_Page text:_
************

Organisations that feel their IT department is still failing to deliver but can’t figure out why should take heart – university researchers in the US may well have the answer.

Researchers in the Center for Information Systems Research (CISR) at the Massachusetts Institute of Technology have looked at the IT departments in a variety of companies and determined they typically come in two flavours – order takers and business-change drivers.

Order takers are stuck within companies that have a one-way dialogue with their IT department – where techies are treated as drones whose role is simply to unquestioningly provide the IT services demanded by business managers.

In contrast, business-change drivers have an understanding of how the IT services they provide serve the goals of the organisation, how to maximise the benefits of technology for their bosses, and are more likely to have an input into overall business strategy.

CISR researchers found that organisations whose IT departments are business-change drivers typically enjoy bigger profit margins, spend less money on running their IT infrastructure (62 per cent of IT spend as opposed to 70 per cent among order takers) and on average deliver business benefits from IT change projects 33 per cent faster than order takers.

However, despite the evidence showing the benefits of being a business-change driver, Dr Jeanne Ross, director of CISR, said roughly half of organisations today are still running their IT departments as order takers.

************

_Data segment:_
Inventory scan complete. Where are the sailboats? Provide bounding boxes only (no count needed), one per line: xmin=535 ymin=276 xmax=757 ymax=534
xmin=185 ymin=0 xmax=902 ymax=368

************

_Exercises to complete:_
[a] List every percentage figure given in the article on IT departments.
[b] Write a continuation of the article on IT departments, starting after its final sentence.
The lines come from a different source than the article on IT departments.

_Responses by task:_
[a] 62 per cent, 70 per cent, 33 per cent

[b]
Ross sat down with silicon.com to discuss the difference between the two IT department models and how an organisation can make sure its tech function is a business-change driver.

sloan school of management

CISR is part of MIT’s Sloan School of Management, the brown building seen across the river
(Photo credit: MIT)

What characterises failing IT departments? The order takers

“There is this idea that all the creative thinking about the business is the business people’s job and it is the IT people who deliver,” Ross said.

As a result, organisations have historically been focused on trying to make IT a better order taker. However, in doing so, they are trying to fix what is a broken system, Ross said.

“The most problematic outcome of this is that you get business silos, because you have so many people with individual business objectives, each placing individual orders,” she said.

The fragmented nature of this IT infrastructure means it is difficult to get the company’s technology working together as a coherent whole, Ross said, and so realise the greatest efficiencies.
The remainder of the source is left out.